Exact graph construction

knn_graph_bigmatrix(
  reference,
  k = 1,
  format = "edge_list",
  symmetrize = "union",
  include_distance = FALSE
)
#> Error in `knn_graph_bigmatrix()`:
#> ! could not find function "knn_graph_bigmatrix"

bigKNN can also act as the exact baseline for approximate-search pipelines. The usual pattern is:

  1. compute exact neighbours on an evaluation subset with knn_bigmatrix(),
  2. compare candidate indices with recall_against_exact(), and
  3. rerank wider candidate pools exactly with rerank_candidates_bigmatrix().
exact <- knn_bigmatrix(
  reference,
  query = query,
  k = 2,
  exclude_self = FALSE
)
#> Error in `knn_bigmatrix()`:
#> ! could not find function "knn_bigmatrix"

candidate_pool <- rbind(
  c(6L, exact$index[1, ]),
  c(1L, exact$index[2, ])
)
#> Error:
#> ! object 'exact' not found

recall_against_exact(exact, candidate_pool[, 1:2, drop = FALSE], k = 2)
#> Error in `recall_against_exact()`:
#> ! could not find function "recall_against_exact"
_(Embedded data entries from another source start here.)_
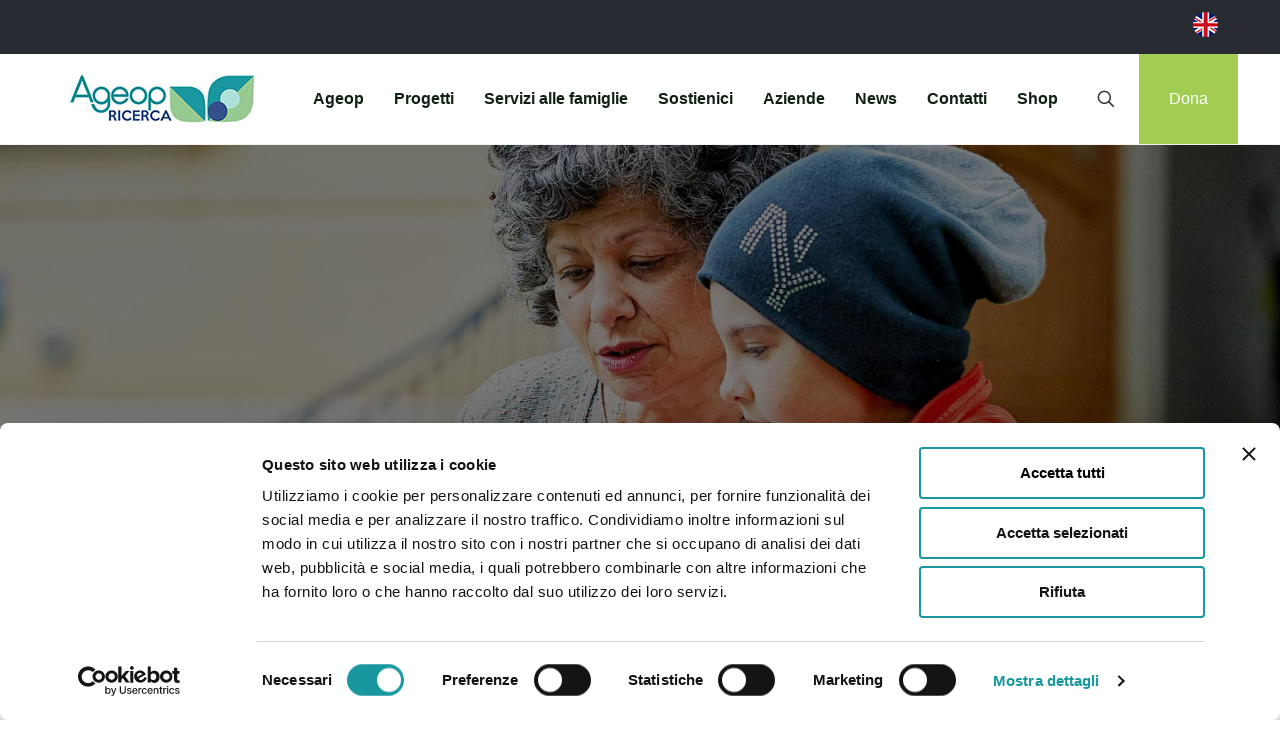

--- FILE ---
content_type: application/x-javascript
request_url: https://consentcdn.cookiebot.com/consentconfig/0be0df10-d06f-420d-9baf-8b4e3426311f/ageop.org/configuration.js
body_size: 705
content:
CookieConsent.configuration.tags.push({id:194013057,type:"script",tagID:"",innerHash:"",outerHash:"",tagHash:"16601493153622",url:"https://consent.cookiebot.com/uc.js",resolvedUrl:"https://consent.cookiebot.com/uc.js",cat:[1]});CookieConsent.configuration.tags.push({id:194013059,type:"script",tagID:"",innerHash:"",outerHash:"",tagHash:"8398336148226",url:"",resolvedUrl:"",cat:[3]});CookieConsent.configuration.tags.push({id:194013060,type:"iframe",tagID:"",innerHash:"",outerHash:"",tagHash:"6957990850136",url:"https://www.youtube.com/embed/Z-yoOf3-l8M?wmode=opaque&rel=0&enablejsapi=1",resolvedUrl:"https://www.youtube.com/embed/Z-yoOf3-l8M?wmode=opaque&rel=0&enablejsapi=1",cat:[4]});CookieConsent.configuration.tags.push({id:194013061,type:"script",tagID:"",innerHash:"",outerHash:"",tagHash:"3698512702356",url:"",resolvedUrl:"",cat:[1]});CookieConsent.configuration.tags.push({id:194013064,type:"script",tagID:"",innerHash:"",outerHash:"",tagHash:"17280165705923",url:"https://www.ageop.org/wp-content/plugins/wp-simple-firewall/assets/dist/shield-notbot.bundle.js?ver=21.0.10&mtime=1768423505",resolvedUrl:"https://www.ageop.org/wp-content/plugins/wp-simple-firewall/assets/dist/shield-notbot.bundle.js?ver=21.0.10&mtime=1768423505",cat:[1]});CookieConsent.configuration.tags.push({id:194013066,type:"script",tagID:"",innerHash:"",outerHash:"",tagHash:"11310426422218",url:"https://www.ageop.org/wp-content/uploads/pdf/Notiziario-Ageop-2021-n1-2/files/html/build.js",resolvedUrl:"https://www.ageop.org/wp-content/uploads/pdf/Notiziario-Ageop-2021-n1-2/files/html/build.js",cat:[3,4]});CookieConsent.configuration.tags.push({id:194013067,type:"image",tagID:"",innerHash:"",outerHash:"",tagHash:"8357094343418",url:"https://www.matrimonio.com/images/sellos/logo-impresa-collaboratrice--pp279700.png",resolvedUrl:"https://www.matrimonio.com/images/sellos/logo-impresa-collaboratrice--pp279700.png",cat:[1,5]});CookieConsent.configuration.tags.push({id:194013069,type:"iframe",tagID:"",innerHash:"",outerHash:"",tagHash:"1193229156290",url:"https://e-tv.it/2022/02/15/ottava-edizione-della-campagna-lottoanchio-di-ageop/embed/#?secret=FRIZKTE0PI#?secret=vci7aaxB30",resolvedUrl:"https://e-tv.it/2022/02/15/ottava-edizione-della-campagna-lottoanchio-di-ageop/embed/#?secret=FRIZKTE0PI#?secret=vci7aaxB30",cat:[2,5]});CookieConsent.configuration.tags.push({id:194013070,type:"iframe",tagID:"",innerHash:"",outerHash:"",tagHash:"16070707031679",url:"https://ageop.donazioni.site/diventa-socio/",resolvedUrl:"https://ageop.donazioni.site/diventa-socio/",cat:[1]});CookieConsent.configuration.tags.push({id:194013071,type:"iframe",tagID:"",innerHash:"",outerHash:"",tagHash:"13808126667941",url:"https://www.mixcloud.com/widget/iframe/?feed=https%3A%2F%2Fwww.mixcloud.com%2Fcamitul%2Fageop-ai-microfoni-di-radio-citt%25C3%25A0-fujiko%2F&hide_cover=1",resolvedUrl:"https://www.mixcloud.com/widget/iframe/?feed=https%3A%2F%2Fwww.mixcloud.com%2Fcamitul%2Fageop-ai-microfoni-di-radio-citt%25C3%25A0-fujiko%2F&hide_cover=1",cat:[1,3]});CookieConsent.configuration.tags.push({id:194013073,type:"iframe",tagID:"",innerHash:"",outerHash:"",tagHash:"10805612043074",url:"https://www.youtube.com/embed/GGwOiKhrPbg?wmode=opaque&rel=0&enablejsapi=1",resolvedUrl:"https://www.youtube.com/embed/GGwOiKhrPbg?wmode=opaque&rel=0&enablejsapi=1",cat:[4]});CookieConsent.configuration.tags.push({id:194013076,type:"script",tagID:"",innerHash:"",outerHash:"",tagHash:"9682837098026",url:"",resolvedUrl:"",cat:[5]});CookieConsent.configuration.tags.push({id:194013090,type:"iframe",tagID:"",innerHash:"",outerHash:"",tagHash:"9143073174851",url:"https://www.youtube.com/embed/bM-KE7r-CYw?feature=oembed",resolvedUrl:"https://www.youtube.com/embed/bM-KE7r-CYw?feature=oembed",cat:[4]});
reranked <- rerank_candidates_bigmatrix(
  reference,
  query = query,
  candidate_index = candidate_pool,
  top_k = 2
)
#> Error in `rerank_candidates_bigmatrix()`:
#> ! could not find function "rerank_candidates_bigmatrix"

reranked$index
#> Error:
#> ! object 'reranked' not found
recall_against_exact(exact, reranked, k = 2)
#> Error in `recall_against_exact()`:
#> ! could not find function "recall_against_exact"

Vignettes

The package now ships with focused vignettes for the main workflows:

  • bigknn-quickstart
  • bigknn-prepared-search
  • bigknn-streaming-and-plans
  • bigknn-graphs
  • bigknn-evaluating-approximate-search
  • bigknn-resumable-jobs

Together they cover the basic exact-search API, repeated-query preparation, streamed outputs, exact graph construction, exact-vs-ANN evaluation, and checkpointed long-running jobs.